■ **DATA SHOWN**:
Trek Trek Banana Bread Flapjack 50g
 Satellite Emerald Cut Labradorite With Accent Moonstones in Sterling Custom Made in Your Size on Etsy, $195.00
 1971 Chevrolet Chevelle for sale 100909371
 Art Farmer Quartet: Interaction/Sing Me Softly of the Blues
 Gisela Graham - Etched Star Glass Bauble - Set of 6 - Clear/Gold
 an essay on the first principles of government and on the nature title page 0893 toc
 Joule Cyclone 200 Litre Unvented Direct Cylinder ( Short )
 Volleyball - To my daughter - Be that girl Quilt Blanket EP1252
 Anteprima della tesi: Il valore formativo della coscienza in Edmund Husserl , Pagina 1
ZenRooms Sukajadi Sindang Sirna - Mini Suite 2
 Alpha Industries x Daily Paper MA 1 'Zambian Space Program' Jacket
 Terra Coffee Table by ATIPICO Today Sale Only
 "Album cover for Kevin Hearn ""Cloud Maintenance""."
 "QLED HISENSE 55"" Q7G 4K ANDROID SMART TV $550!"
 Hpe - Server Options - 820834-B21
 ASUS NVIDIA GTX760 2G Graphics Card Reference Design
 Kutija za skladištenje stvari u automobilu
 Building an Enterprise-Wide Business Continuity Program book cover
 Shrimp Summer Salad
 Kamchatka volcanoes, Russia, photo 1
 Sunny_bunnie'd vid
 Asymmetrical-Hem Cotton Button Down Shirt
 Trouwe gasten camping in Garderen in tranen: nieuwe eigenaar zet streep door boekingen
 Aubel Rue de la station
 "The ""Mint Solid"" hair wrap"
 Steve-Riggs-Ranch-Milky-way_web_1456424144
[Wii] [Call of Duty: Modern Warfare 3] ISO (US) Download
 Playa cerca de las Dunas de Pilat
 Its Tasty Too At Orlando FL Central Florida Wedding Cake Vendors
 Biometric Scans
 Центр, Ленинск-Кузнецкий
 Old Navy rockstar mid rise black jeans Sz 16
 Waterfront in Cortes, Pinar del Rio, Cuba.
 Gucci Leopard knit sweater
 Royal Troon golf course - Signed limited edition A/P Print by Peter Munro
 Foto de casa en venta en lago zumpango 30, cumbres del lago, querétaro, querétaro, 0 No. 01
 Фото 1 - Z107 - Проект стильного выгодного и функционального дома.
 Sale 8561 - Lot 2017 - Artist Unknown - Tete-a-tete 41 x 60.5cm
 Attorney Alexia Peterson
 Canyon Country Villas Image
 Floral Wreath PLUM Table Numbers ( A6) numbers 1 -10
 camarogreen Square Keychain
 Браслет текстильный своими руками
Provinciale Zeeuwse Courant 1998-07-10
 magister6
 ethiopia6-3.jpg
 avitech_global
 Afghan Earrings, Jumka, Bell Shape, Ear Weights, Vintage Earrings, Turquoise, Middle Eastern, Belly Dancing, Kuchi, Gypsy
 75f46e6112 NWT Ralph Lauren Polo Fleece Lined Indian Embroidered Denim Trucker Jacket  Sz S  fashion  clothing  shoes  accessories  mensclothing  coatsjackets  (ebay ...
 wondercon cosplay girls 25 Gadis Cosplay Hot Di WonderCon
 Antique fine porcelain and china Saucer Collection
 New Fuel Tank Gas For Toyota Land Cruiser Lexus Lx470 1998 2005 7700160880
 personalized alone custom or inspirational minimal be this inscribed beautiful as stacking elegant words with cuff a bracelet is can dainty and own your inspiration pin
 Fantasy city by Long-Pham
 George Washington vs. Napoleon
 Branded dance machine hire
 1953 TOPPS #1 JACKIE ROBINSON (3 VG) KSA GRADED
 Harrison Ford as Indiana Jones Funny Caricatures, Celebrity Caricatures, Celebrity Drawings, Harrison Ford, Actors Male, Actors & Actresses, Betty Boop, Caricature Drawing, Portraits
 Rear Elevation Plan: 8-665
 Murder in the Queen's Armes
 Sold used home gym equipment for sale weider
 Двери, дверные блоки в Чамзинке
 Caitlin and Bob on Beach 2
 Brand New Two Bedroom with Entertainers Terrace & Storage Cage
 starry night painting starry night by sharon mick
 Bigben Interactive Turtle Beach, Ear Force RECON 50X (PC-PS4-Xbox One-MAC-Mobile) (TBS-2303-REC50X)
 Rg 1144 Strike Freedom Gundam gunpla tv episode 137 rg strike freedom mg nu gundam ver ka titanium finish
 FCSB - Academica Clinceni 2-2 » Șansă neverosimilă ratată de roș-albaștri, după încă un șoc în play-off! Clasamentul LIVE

■ **WHAT YOU ARE ASKED TO DO**: From the records above, retype only the lines starting at the line that contains "Центр, Ленинск-Кузнецкий" and ending at the line that contains "Фото 1 - Z107", both included.

■ **EXERCISE RESPONSE**:
 Центр, Ленинск-Кузнецкий
 Old Navy rockstar mid rise black jeans Sz 16
 Waterfront in Cortes, Pinar del Rio, Cuba.
 Gucci Leopard knit sweater
 Royal Troon golf course - Signed limited edition A/P Print by Peter Munro
 Foto de casa en venta en lago zumpango 30, cumbres del lago, querétaro, querétaro, 0 No. 01
 Фото 1 - Z107 - Проект стильного выгодного и функционального дома.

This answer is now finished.